Eltern können natürlich selbst Lösungsvorschläge einbringen. Vielleicht mag es sinnvoll sein – gemeinsam mit den Lehrkräften – ein Gespräch mit den Eltern der an den Mobbingaktionen beteiligten Schüler zu führen. Vermeiden Sie es, solche Unterredungen ohne die Schule zu organisieren. Eltern sollten bedenken, dass die Eltern der Täter ebenfalls Ihre Kinder schützen wollen und solche privaten Gespräche daher meist ihr Ziel verfehlen. Auch direkte Gespräche mit den Mobbern können die Situation noch verschlimmern – denn das signalisiert den Tätern, dass ihr Opfer sich nicht selbst helfen kann.

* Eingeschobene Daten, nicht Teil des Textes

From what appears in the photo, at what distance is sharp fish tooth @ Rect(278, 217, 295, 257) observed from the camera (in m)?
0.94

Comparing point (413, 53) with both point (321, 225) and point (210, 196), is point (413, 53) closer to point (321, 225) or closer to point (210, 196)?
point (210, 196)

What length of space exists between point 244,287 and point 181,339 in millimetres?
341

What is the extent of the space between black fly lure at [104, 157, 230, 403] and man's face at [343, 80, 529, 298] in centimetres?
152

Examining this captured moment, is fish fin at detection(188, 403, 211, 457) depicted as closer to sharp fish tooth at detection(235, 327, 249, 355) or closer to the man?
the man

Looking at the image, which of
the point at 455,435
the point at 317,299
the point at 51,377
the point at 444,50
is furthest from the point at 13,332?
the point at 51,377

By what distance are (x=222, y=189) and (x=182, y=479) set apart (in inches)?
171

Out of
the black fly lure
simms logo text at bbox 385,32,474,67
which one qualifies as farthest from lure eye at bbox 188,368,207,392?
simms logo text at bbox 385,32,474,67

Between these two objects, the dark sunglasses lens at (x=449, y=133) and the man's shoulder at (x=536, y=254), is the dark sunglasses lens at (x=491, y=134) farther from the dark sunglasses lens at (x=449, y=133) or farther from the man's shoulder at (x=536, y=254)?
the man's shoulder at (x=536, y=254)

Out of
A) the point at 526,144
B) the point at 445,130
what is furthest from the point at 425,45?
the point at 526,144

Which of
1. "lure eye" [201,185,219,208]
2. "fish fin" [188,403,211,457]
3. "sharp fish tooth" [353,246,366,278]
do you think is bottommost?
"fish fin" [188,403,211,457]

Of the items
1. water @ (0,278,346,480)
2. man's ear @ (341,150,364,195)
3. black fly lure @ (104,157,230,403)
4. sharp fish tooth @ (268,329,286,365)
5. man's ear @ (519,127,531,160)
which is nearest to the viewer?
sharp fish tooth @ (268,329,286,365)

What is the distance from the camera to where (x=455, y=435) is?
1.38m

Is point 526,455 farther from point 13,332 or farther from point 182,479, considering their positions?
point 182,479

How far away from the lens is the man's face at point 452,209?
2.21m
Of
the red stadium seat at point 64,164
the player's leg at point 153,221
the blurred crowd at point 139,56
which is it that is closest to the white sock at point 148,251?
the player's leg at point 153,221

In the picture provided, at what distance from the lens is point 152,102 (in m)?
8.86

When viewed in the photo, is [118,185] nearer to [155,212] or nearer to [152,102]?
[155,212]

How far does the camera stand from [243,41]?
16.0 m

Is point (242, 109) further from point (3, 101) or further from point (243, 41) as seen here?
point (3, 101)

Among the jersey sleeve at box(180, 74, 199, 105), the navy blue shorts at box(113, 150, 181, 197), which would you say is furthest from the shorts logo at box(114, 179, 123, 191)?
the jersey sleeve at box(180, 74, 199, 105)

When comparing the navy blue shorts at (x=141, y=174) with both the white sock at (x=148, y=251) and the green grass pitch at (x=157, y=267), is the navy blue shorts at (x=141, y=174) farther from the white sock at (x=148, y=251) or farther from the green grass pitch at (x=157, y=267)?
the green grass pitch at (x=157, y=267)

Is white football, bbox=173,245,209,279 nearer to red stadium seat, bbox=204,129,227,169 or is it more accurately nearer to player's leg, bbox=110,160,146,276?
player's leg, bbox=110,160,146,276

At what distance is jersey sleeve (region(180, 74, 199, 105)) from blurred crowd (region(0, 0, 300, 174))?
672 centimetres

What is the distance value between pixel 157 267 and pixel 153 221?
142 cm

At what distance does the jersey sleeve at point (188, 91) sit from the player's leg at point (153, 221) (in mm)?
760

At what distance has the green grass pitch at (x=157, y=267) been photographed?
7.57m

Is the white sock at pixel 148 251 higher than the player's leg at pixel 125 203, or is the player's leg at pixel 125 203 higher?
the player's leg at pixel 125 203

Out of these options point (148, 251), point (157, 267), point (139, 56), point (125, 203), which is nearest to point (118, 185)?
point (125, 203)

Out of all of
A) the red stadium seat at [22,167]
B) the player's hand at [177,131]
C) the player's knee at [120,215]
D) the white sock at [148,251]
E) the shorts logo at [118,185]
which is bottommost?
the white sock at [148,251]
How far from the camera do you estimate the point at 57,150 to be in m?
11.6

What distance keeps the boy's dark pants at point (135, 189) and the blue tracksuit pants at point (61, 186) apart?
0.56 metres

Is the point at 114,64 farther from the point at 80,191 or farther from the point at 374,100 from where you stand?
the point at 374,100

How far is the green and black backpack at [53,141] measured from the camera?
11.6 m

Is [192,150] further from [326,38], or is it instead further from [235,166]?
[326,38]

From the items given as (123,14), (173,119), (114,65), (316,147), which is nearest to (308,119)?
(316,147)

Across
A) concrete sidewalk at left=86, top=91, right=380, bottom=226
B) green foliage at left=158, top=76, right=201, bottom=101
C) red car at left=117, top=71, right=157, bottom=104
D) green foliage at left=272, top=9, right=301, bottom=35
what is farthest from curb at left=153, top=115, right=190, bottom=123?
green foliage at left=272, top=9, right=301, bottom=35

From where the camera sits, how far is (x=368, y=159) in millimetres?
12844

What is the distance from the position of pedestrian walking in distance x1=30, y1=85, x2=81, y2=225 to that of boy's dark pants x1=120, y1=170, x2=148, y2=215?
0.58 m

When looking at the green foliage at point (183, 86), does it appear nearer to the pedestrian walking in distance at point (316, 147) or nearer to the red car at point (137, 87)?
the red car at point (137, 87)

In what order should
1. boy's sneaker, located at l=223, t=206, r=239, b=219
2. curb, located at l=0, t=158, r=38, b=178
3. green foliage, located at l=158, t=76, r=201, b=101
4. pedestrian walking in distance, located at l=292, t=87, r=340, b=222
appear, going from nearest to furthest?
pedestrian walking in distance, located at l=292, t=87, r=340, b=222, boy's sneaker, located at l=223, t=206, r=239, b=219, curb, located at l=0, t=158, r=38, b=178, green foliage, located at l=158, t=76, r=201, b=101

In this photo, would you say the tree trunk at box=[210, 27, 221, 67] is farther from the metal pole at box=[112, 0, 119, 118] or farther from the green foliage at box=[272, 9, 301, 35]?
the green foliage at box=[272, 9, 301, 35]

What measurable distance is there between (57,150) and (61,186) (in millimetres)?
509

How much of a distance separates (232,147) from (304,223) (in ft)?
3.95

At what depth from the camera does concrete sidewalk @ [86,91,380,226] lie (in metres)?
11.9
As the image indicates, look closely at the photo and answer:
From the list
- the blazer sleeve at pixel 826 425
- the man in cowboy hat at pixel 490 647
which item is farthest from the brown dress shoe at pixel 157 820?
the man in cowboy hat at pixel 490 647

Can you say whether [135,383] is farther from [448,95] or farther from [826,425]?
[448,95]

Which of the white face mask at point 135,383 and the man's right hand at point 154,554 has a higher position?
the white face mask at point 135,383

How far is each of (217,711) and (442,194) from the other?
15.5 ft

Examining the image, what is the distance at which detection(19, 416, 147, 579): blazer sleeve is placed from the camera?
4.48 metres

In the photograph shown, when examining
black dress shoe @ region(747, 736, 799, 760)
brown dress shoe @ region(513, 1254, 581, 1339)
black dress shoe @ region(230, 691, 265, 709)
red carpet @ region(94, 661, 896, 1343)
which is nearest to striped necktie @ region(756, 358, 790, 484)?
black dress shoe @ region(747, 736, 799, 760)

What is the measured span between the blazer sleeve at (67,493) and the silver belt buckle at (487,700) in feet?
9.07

Am besten vereinbaren Sie konkrete Maßnahmen und einen Zeitrahmen. Beobachten Sie trotzdem, ob die Schule etwas gegen die Mobbingangriffe unternimmt und ob sie dann wirklich aufhören. Denn einige Lehrer sind wenig hilfsbereit. Gerne wird schnell vorgeschoben, das Problem würde sich von selbst lösen. Protokollieren Sie weitere Vorfälle. Bleibt dies ohne Ergebnis, suchen Sie das Gespräch mit der Schulleitung. Bleibt ach diese passiv, muss die Schulbehörde informiert werden.
Was Eltern zu Hause tun können
Eltern müssen das Selbstbewusstsein ihrer Kinder stärken. Zeigen Sie ihrem Kind ihre Liebe – in Worten, Gesten und Taten. Ein Kind lernt nur sich selbst zu lieben, wenn es von anderen Liebe empfängt.
Anerkennung und Aufmerksamkeit sollten sich Kinder nicht erst verdienen müssen. Eltern zeigen, dass sie ihr Kind mit allen Stärken und Schwächen akzeptieren, wenn sie aus Fehlern kein Drama machen. Sie können ihrem Kind erklären, dass auch Fehler zum Leben dazu gehören und von eigenen Missgeschicken erzählen und wie sie selbst die unangenehmen Situationen des Lebens gemeistert haben.
Lob sollten Eltern aber auch nicht vergessen. Auch wenn das Kind lernen muss, zu seinen Fehlern zu stehen: Nicht immer ist es nötig, die Fehler des Kindes ständig zu kritisieren. Es ist auch wichtig, hervorzuheben, was das Kind besonders gut macht. Lob ist sind der schnellste Weg, um das Selbstwertgefühl eines Kindes zu stärken.
Versuchen Sie auf jeden Fall mit ihrem Kind immer im Gespräch zu bleiben. Wenn Eltern zeigen, dass sie dem Kind Vertrauen und offen und fair auf seine Geständnisse reagieren, wird das Kind sie seinerseits mit Vertrauen belohnen. Mobbing wird dann gleich im Keim erstickt, denn Eltern können dem Kind mit Rat zur Seite stehen, bevor kritische Situationen sich manifestieren.